• _Exercise description_:
Only the lines from the one containing "Among (99,152) |" through the final line of the material below should be output, exactly as they stand.

Data listing:
# # #

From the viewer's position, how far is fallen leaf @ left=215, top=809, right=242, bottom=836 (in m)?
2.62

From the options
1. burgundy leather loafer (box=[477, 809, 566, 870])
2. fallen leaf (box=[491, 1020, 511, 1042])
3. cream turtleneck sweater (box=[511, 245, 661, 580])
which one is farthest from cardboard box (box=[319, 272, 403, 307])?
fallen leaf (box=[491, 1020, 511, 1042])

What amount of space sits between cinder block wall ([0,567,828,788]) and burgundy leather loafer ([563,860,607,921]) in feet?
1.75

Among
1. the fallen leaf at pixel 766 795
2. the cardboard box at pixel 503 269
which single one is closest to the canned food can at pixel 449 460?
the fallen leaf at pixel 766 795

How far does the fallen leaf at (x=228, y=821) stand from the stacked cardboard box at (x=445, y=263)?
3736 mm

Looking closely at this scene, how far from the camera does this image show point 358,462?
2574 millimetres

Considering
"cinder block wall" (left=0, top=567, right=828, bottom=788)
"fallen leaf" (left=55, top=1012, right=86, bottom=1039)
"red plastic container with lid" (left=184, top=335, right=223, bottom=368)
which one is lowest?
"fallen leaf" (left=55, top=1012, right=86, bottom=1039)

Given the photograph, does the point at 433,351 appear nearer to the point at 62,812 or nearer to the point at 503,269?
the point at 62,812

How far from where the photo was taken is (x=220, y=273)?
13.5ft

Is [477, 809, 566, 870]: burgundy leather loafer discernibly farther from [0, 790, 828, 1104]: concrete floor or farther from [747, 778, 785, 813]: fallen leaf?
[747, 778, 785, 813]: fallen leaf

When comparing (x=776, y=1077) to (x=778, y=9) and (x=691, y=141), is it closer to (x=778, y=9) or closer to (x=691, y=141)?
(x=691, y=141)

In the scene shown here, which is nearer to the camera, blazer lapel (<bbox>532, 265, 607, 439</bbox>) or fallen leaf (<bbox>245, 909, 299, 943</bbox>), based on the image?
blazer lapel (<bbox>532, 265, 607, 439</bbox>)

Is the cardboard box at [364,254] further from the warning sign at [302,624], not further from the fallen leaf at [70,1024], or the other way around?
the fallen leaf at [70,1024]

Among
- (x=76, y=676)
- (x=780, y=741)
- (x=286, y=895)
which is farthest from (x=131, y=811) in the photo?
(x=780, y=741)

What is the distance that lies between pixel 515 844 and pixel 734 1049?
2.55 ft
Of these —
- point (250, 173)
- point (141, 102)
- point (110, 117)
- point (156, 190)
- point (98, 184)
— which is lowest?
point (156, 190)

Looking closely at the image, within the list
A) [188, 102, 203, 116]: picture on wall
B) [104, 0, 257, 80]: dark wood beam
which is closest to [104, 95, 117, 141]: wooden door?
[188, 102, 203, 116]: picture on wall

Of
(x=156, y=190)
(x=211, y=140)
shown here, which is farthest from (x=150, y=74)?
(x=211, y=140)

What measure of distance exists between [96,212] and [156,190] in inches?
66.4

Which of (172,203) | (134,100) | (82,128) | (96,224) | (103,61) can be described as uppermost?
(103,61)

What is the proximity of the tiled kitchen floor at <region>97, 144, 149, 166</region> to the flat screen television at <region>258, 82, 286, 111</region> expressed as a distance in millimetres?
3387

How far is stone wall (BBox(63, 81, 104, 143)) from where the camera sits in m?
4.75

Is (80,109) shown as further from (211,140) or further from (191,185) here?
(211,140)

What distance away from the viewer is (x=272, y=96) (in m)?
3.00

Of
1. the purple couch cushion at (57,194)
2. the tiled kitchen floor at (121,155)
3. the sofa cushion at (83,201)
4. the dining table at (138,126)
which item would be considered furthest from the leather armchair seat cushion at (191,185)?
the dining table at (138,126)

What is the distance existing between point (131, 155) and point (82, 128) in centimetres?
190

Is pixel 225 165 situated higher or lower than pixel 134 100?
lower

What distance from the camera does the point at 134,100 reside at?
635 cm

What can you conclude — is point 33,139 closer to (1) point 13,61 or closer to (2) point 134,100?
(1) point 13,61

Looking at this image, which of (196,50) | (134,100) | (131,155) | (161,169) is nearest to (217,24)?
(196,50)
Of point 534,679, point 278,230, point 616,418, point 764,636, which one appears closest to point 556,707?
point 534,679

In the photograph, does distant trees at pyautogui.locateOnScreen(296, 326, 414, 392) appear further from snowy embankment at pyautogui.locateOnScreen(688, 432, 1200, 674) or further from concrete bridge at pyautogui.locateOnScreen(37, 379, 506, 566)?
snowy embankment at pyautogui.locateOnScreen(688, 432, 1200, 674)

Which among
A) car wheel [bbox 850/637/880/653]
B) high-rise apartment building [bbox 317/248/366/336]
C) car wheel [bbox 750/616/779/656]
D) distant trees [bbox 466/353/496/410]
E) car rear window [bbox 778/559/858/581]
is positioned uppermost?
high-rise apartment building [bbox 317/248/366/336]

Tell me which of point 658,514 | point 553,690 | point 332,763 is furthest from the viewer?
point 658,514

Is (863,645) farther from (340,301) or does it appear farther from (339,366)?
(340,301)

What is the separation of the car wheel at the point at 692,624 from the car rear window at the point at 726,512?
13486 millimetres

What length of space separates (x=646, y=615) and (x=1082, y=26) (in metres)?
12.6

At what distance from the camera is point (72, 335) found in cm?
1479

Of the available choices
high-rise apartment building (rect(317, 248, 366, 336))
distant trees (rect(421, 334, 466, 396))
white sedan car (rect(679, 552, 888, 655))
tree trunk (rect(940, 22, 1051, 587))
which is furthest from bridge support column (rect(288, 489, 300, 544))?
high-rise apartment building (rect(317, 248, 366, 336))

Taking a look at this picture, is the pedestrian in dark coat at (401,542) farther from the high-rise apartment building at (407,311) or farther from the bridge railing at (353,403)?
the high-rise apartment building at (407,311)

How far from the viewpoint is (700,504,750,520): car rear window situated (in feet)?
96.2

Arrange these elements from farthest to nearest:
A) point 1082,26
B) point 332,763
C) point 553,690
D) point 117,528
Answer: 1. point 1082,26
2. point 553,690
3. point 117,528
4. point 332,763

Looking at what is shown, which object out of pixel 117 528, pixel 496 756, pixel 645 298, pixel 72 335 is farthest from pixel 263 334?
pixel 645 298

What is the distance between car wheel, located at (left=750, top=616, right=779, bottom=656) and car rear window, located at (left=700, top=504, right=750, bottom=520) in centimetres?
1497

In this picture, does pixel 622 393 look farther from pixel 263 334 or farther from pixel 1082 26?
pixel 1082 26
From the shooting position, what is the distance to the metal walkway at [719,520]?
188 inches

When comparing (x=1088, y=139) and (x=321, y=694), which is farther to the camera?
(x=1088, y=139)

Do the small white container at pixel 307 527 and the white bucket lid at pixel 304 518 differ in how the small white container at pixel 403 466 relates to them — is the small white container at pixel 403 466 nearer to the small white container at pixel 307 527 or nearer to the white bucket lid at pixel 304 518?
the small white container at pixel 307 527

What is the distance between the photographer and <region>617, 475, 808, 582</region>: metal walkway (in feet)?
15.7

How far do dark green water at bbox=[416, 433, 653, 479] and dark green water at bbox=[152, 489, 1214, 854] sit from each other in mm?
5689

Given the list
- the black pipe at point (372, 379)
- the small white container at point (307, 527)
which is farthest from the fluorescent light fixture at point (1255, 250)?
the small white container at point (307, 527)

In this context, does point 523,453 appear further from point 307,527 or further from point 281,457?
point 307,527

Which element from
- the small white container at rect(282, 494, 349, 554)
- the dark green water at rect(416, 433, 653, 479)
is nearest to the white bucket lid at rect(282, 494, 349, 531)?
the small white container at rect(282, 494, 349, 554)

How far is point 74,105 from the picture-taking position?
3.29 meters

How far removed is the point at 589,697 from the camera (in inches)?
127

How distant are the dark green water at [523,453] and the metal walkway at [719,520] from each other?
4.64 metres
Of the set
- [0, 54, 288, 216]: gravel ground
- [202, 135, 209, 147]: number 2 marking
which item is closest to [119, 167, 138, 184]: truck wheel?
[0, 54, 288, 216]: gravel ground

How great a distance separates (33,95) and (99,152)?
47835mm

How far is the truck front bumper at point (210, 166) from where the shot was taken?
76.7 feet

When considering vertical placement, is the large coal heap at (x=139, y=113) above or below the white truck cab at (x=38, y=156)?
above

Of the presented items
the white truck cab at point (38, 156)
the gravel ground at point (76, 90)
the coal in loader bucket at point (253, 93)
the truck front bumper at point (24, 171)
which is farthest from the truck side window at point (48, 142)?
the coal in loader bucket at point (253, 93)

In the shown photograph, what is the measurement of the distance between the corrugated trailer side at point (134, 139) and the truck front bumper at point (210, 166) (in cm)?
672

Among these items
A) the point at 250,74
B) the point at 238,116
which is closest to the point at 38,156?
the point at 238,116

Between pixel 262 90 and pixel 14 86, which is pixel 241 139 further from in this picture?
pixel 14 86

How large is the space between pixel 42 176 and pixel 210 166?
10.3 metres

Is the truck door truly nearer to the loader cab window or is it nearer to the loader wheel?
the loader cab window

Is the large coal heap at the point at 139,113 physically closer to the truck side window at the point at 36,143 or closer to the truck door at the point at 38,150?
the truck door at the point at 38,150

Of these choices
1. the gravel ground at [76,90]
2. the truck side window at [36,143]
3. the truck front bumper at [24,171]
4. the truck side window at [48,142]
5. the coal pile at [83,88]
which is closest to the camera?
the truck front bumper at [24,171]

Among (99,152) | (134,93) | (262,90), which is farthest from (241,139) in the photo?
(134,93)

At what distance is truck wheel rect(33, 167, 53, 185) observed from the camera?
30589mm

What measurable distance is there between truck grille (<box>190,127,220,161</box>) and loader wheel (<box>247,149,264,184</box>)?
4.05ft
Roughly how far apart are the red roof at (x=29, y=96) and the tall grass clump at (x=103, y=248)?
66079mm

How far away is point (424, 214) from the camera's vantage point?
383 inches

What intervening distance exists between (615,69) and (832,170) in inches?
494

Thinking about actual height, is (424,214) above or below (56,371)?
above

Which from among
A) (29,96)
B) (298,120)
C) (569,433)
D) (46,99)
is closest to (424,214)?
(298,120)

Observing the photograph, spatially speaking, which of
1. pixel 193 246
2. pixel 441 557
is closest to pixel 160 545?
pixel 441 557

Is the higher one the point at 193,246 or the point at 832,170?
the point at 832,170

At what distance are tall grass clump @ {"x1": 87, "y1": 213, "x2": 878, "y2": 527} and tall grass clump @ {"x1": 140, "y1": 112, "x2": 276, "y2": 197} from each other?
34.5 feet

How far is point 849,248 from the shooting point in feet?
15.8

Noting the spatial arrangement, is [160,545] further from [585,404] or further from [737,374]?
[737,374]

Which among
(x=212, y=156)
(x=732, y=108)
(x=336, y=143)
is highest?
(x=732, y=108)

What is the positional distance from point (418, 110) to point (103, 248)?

# # #

• _Answer to the task_:
Among (99,152) | (134,93) | (262,90), which is farthest from (241,139) in the photo?
(134,93)

At what distance is truck wheel rect(33, 167, 53, 185) observed from the camera?
30589mm

What measurable distance is there between truck grille (<box>190,127,220,161</box>) and loader wheel (<box>247,149,264,184</box>)?
4.05ft
Roughly how far apart are the red roof at (x=29, y=96) and the tall grass clump at (x=103, y=248)?
66079mm

How far away is point (424, 214) from the camera's vantage point?
383 inches

What intervening distance exists between (615,69) and (832,170) in inches?
494

Thinking about actual height, is (424,214) above or below (56,371)?
above

Which from among
A) (29,96)
B) (298,120)
C) (569,433)
D) (46,99)
is closest to (424,214)?
(298,120)

Observing the photograph, spatially speaking, which of
1. pixel 193 246
2. pixel 441 557
is closest to pixel 160 545?
pixel 441 557

Is the higher one the point at 193,246 or the point at 832,170?
the point at 832,170

At what distance are tall grass clump @ {"x1": 87, "y1": 213, "x2": 878, "y2": 527} and tall grass clump @ {"x1": 140, "y1": 112, "x2": 276, "y2": 197} from each other?
34.5 feet

How far is point 849,248 from the shooting point in feet?
15.8

Noting the spatial arrangement, is [160,545] further from [585,404] or further from [737,374]?
[737,374]

Which among
(x=212, y=156)
(x=732, y=108)
(x=336, y=143)
is highest?
(x=732, y=108)

What is the positional distance from point (418, 110) to point (103, 248)?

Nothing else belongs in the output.